■ TASK ITEM:
Leave out the pictures and set down the rest of the listing below word for word.

■ AVAILABLE DATA:
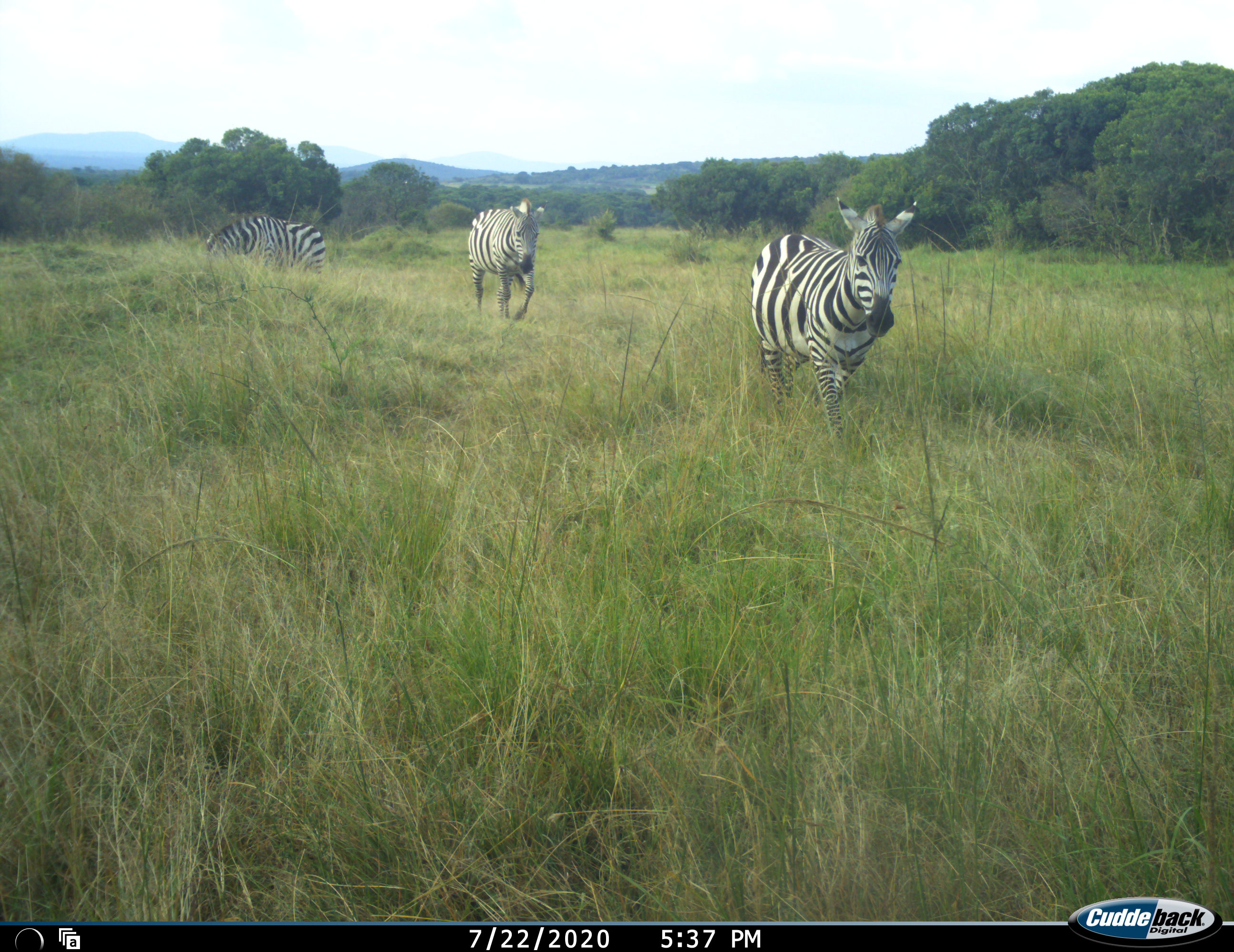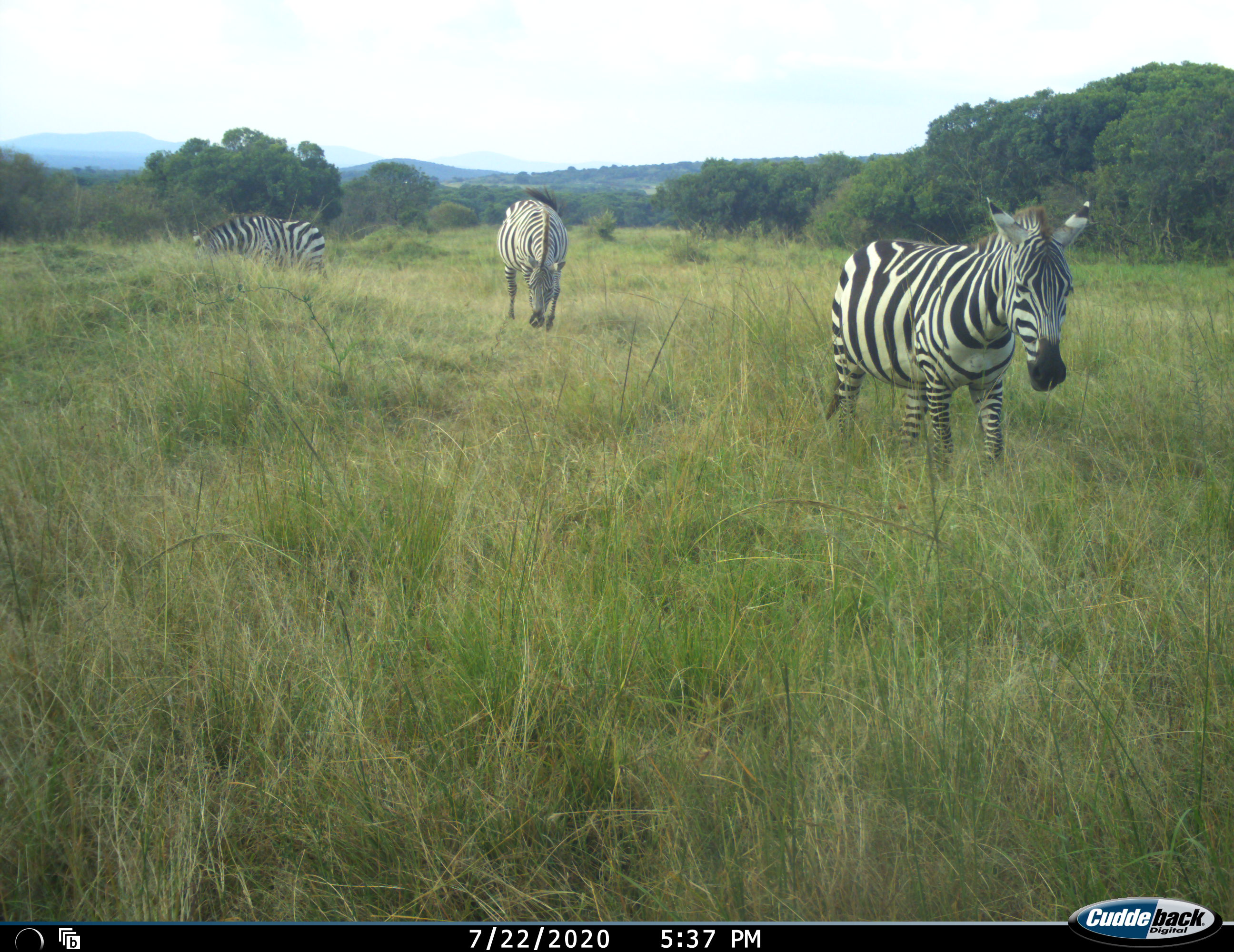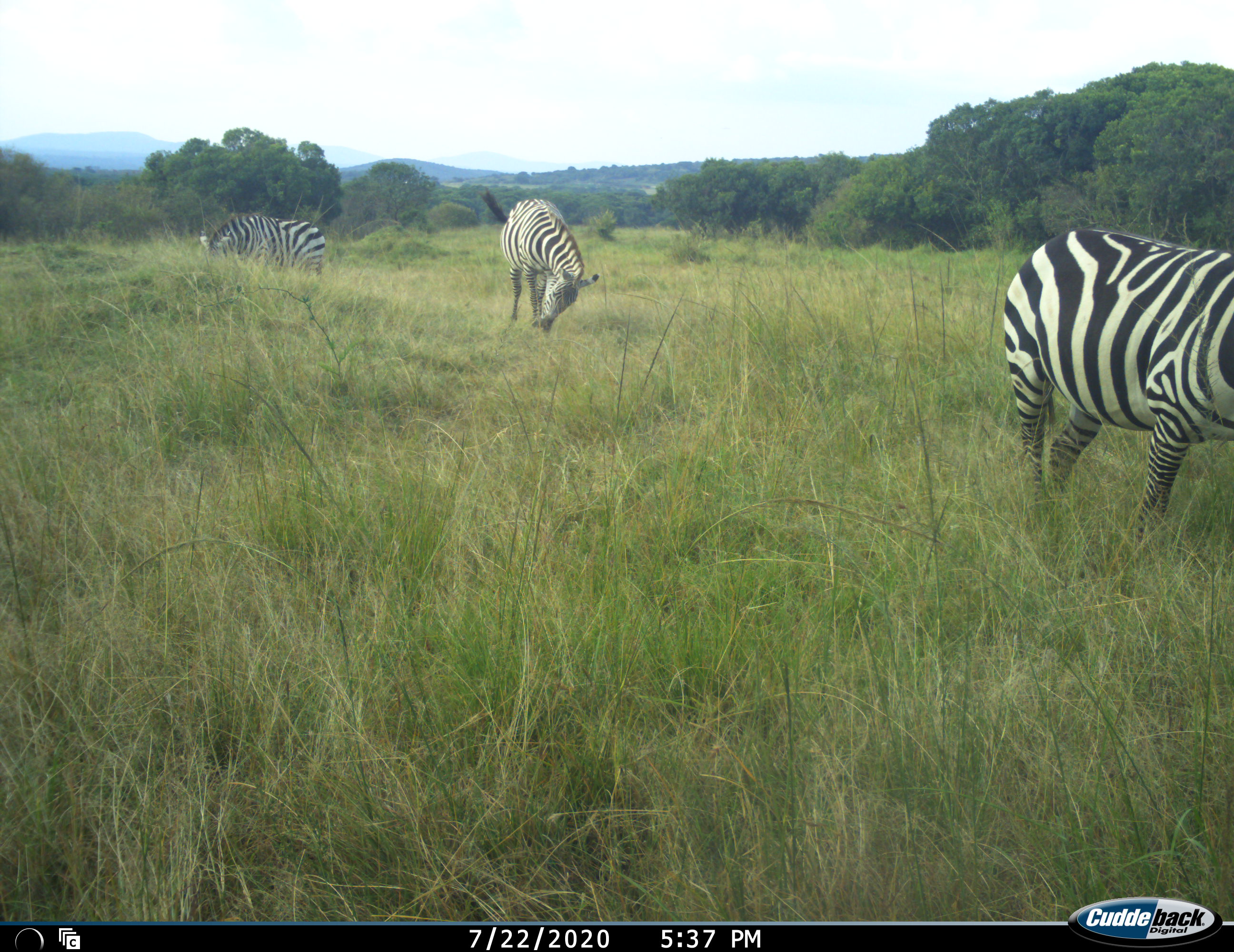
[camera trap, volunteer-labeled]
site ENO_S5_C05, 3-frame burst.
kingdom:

■ FINISHED EXERCISE:
[camera trap, volunteer-labeled]
site ENO_S5_C05, 3-frame burst.
kingdom:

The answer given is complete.